After a yearlong moratorium, rap music returned to the Oakland stage Saturday night as 3,000 fans packed the Henry J. Kaiser Auditorium for a show featuring rappers Too Short and Ice Cube.
The concert--with unusually tight security--was the first since violence at earlier shows prompted the moratorium. Aside from a few shoving matches, the event was peaceful.
Oakland ranks with New York City as the nation’s hotbed of rap, spawning Too Short, superstar MC Hammer and the group Digital Underground.
The city’s last rap concert, on the same stage, ended in violence when fights among several rival gangs broke out during a December, 1989, show by the controversial rappers 2 Live Crew.
It was the last in a series of violence at rap shows, including a wild, chair-throwing fracas at the Oakland Coliseum that left one person with a gunshot wound.
As a result, the auditorium and the Coliseum both imposed a yearlong moratorium on all rap concerts. The Coliseum has yet to book another rap show.
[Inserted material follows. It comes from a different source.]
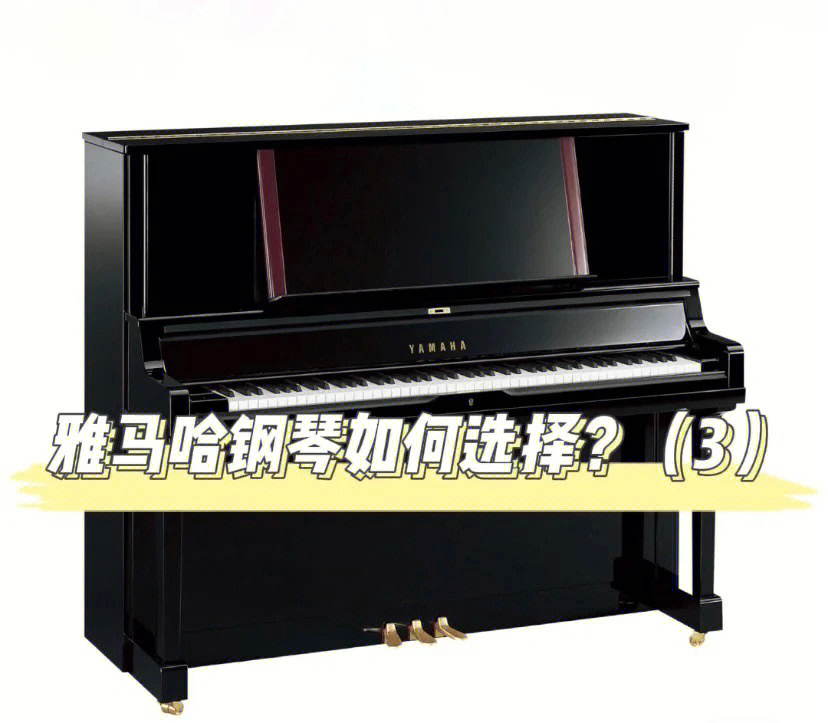 雅马哈最小的三角钢琴尺寸(雅马哈最小的三角钢琴尺寸是多少)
Too Short, whose biting and sometimes raunchy lyrics stirred the audience Saturday, repeatedly reminded his fans to keep it cool.
Concert promoter Bill Graham said he increased his usually tight security by about a third, and the auditorium came up with a security plan designed just for the show.
A police helicopter hovered overhead, lighting the parking lot with a bright beam. Barricades circled the parking lot and fans were ushered through a maze of metal gates leading to the auditorium entrance where they were patted down and scanned with a metal detector.
At the end of the show, the crowd was herded out by a line of police officers and security personnel.